I took the time to expand my Silent Oscars backward in time to 1914. (No, don't bother trying to figure out what I'm talking about.)

winner: Cabiria (prod.Giovanni Pastrone)
nominees: Gertie The Dinosaur (prod. Winsor McCay); Judith of Bethulia (prod. D.W. Griffith); The Perils Of Pauline (prod. Pathé Frères); Tillie's Punctured Romance (prod. Mack Sennett)

winner: Henry B. Walthall (The Avenging Conscience: or "Thou Shalt Not Kill")
nominees: Charles Chaplin (The Keystone Comedies)

winner: Blanche Sweet (Judith Of Bethulia)
nominees: Marie Dressler (Tillie's Punctured Romance); Pearl White (The Perils Of Pauline and The Exploits Of Elaine)

winner: Giovanni Pastrone (Cabiria)
nominees: Cecil B. DeMille (The Squaw Man); D.W. Griffith (Judith Of Bethulia and The Avenging Conscience: or "Thou Shalt Not Kill"); Mack Sennett (Tillie's Punctured Romance)

winner: Bartolomeo Pagano (Cabiria)
nominees: Roscoe Arbuckle (The Rounders)

winner: Mabel Normand (Tillie's Punctured Romance)
nominees: Mae Marsh (Judith Of Bethulia)

winner: Cecil B. DeMille and Oscar Apfel, from a play by Edwin Milton Royle (The Squaw Man)
nominees: D.W. Griffith, Grace Pierce and Frank E. Woods, from a poem by Thomas Bailey Aldrich (Judith Of Bethulia); Hampton Del Ruth, Craig Hutchinson and Mack Sennett, from a play by A. Baldwin Sloane and Edgar Smith (Tillie's Punctured Romance)

Winsor McCay (Gertie The Dinosaur) (Animation); Segundo de Chomón, Eugenio Bava, Giovanni Tomatis, Augusto Battagliotti, Natale Chiusano and Carlo Franzeri (Cabiria) (Cinematography); Segundo de Chomón and Eugenio Bava (Cabiria) (Special Effects); Camillo Innocenti and Luigi Borgnono (Cabiria) (Set Design)

Actually, you may have heard of some of them.
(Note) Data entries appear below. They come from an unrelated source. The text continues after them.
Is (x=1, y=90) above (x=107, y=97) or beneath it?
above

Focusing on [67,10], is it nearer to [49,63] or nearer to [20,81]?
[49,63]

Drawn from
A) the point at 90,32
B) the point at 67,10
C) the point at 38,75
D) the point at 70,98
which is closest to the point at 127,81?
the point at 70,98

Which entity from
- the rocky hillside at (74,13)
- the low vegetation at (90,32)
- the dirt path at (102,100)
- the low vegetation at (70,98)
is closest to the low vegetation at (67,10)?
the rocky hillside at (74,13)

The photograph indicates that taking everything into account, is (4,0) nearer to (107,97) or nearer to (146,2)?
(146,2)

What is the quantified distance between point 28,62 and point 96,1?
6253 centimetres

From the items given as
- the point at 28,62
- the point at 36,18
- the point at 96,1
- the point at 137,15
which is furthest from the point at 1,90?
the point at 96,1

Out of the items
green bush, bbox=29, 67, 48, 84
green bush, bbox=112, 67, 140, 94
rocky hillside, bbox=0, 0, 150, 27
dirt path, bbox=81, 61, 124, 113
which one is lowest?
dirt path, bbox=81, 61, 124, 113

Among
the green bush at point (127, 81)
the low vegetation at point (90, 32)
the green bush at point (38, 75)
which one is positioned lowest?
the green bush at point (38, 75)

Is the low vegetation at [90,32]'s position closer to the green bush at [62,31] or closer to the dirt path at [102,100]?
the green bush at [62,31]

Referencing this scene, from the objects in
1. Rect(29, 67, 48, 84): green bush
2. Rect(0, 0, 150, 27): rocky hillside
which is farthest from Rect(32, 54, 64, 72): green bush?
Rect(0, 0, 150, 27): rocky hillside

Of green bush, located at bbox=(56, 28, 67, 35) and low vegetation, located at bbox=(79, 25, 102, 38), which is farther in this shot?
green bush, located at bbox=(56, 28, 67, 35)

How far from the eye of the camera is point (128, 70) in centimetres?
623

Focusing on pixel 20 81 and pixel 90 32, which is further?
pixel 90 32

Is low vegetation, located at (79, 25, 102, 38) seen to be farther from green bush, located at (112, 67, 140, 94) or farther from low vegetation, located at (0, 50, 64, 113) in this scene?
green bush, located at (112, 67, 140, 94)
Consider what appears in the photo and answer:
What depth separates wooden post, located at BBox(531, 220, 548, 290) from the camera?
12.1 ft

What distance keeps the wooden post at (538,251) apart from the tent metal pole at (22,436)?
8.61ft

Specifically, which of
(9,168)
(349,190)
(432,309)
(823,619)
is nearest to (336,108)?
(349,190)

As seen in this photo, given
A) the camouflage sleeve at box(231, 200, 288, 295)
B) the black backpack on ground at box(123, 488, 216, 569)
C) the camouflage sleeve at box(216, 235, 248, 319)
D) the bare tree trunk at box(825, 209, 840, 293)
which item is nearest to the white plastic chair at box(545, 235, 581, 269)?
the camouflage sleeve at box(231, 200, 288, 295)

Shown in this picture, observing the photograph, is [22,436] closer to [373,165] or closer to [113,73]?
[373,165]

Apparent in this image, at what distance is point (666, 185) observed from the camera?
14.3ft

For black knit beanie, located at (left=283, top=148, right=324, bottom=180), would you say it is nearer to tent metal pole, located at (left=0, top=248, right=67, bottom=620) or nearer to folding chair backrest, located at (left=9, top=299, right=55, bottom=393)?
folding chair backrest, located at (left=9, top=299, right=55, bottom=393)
Mabel Normand is a good bet—she was the first great comic film actress, often credited with throwing the first pie in movie history (read about that debate here).

And I know all you silent film fanatics know who Giovanni Pastrone is—he directed one of the most influential films of the era, the epic Italian historical adventure, Cabiria, about a little girl who is rescued from the eruption of Mt. Etna only to grow up and find herself at the center of the war between Rome and Carthage. (Read more about it here.) Not only did it spawn fifty years worth of "Maciste" movies (Italian "strongman" movies released in the U.S. as Hercules movies), but it directed inspired D.W. Griffith to direct his own ancient history epic, Intolerance (which I wrote about here).
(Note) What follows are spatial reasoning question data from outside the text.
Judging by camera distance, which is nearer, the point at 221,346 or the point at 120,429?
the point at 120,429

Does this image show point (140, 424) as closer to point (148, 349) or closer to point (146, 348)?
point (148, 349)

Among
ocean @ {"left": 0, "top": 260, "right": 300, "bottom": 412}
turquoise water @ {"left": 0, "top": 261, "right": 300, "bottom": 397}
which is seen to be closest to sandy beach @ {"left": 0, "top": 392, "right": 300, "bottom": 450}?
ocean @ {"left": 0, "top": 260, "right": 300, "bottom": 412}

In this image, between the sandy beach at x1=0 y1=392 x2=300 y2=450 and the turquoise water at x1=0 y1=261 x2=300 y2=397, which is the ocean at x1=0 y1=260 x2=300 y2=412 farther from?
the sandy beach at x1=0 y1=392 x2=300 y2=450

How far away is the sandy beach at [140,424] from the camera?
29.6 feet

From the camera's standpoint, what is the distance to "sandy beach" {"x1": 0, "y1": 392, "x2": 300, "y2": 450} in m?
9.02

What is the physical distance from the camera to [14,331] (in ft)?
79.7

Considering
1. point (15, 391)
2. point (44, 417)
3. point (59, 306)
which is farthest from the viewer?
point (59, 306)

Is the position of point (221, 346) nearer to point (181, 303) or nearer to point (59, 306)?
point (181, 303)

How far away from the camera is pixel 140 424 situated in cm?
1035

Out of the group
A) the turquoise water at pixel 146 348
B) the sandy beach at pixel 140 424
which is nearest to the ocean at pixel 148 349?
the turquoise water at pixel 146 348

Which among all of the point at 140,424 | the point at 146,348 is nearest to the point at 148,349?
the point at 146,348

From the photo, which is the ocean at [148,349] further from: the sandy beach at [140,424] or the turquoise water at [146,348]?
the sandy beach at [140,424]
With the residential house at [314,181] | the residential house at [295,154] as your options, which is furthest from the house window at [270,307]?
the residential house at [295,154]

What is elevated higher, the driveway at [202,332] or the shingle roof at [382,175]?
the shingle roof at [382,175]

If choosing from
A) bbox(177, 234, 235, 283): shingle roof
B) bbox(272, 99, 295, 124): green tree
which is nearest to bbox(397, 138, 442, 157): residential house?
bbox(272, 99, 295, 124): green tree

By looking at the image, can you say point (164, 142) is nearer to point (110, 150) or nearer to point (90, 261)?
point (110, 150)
By the way, Bartolomeo Pagano, who played Maciste in Cabiria and in twenty-four more films, was working as a stevedore in Genoa when he was discovered and cast in the movie. Luckily for Pastrone, Pagano was a natural-born actor who quickly became Italy's biggest star.

As for Henry B. Walthall and Blanche Sweet, they were part of D.W. Griffith's stable of actors at Biograph Studios. Both are largely forgotten today, Walthall, I think, because he played the "Little Colonel" in The Birth of a Nation, a role that endears him to no one; Sweet ironically because she was one of the few stars of the silent era who typically "lost" herself in a part, performing the role of a chameleon so successfully, she has no single character or characteristic you can hang your mental hat on. But both were the finest dramatic actors of their day.
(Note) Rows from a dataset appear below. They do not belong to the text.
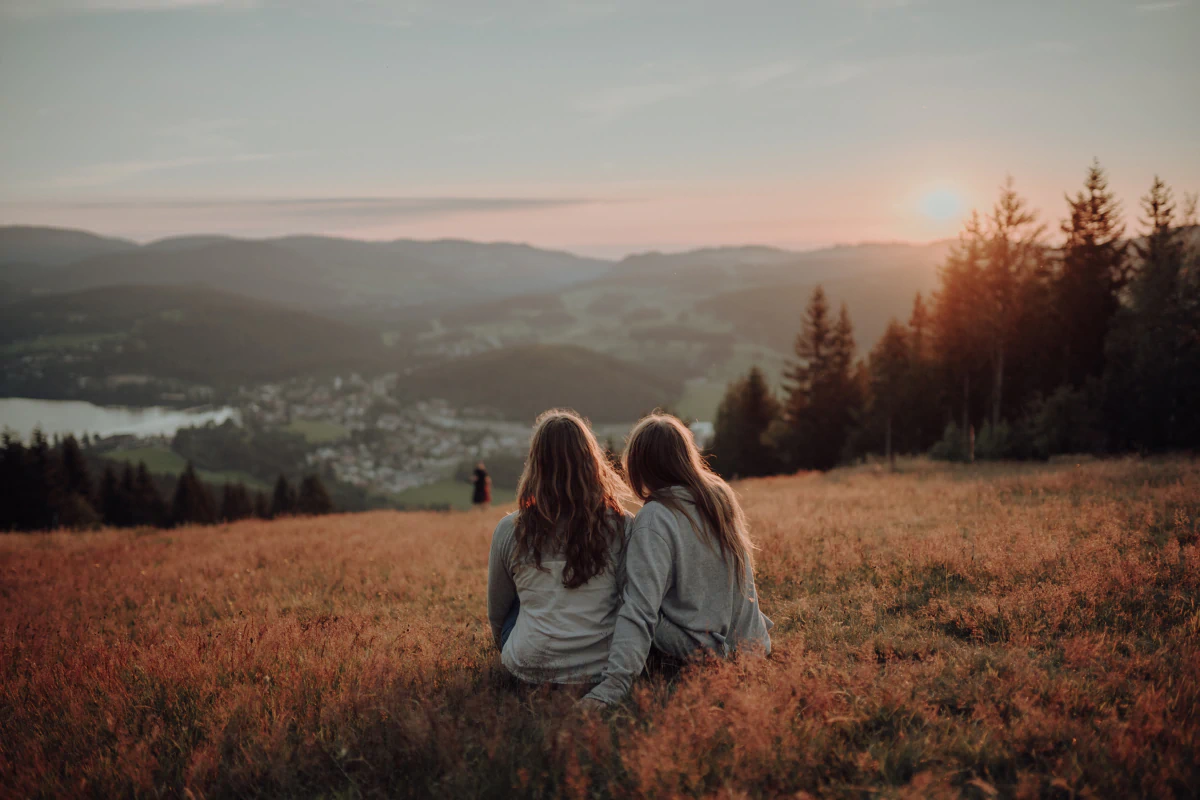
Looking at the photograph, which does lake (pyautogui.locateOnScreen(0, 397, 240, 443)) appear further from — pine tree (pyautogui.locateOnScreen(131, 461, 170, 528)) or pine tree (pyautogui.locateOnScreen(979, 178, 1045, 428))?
pine tree (pyautogui.locateOnScreen(979, 178, 1045, 428))

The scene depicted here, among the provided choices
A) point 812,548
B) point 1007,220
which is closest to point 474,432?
point 1007,220

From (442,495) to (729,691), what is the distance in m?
72.8

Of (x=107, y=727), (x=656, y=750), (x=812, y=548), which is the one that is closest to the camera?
(x=656, y=750)

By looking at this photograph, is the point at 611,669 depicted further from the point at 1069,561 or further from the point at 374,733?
the point at 1069,561

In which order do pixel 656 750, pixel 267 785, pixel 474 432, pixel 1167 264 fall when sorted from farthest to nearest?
pixel 474 432 < pixel 1167 264 < pixel 267 785 < pixel 656 750

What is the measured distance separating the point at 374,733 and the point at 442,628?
8.45 ft

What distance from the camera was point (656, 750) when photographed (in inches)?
121

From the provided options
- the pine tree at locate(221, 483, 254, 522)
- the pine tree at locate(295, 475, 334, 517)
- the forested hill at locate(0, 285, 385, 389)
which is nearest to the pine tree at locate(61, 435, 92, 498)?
the pine tree at locate(221, 483, 254, 522)

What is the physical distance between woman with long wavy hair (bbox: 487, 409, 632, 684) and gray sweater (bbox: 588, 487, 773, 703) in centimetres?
21

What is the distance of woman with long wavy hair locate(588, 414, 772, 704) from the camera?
3.91 meters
Cecil B. DeMille I dare say you've heard of if only because Norma Desmond has been ready now for her close-up going on sixty-one years. The Squaw Man was important in American movie history as the first feature filmed in a sleepy little hamlet named Hollywood. Its plot is one of those hardy perennials of the American movies (and psyche, too)—a man flees the corruption of so-called civilization to re-discovered himself in the wilderness. The basic idea crops up in movies as diverse as The Half-Breed (1916), Jeremiah Johnson (1972) and Dances With Wolves (1991), and is the unifying myth of those armed "militias" running around in various woods all over the United States.

Me, I've always been much too fond of flush toilets to buy into the basic concept, but DeMille liked the story so much, he filmed it three times, in 1914 with Dustin Farnum, in 1918 with Elliott Dexter and in 1931 with Warner Baxter.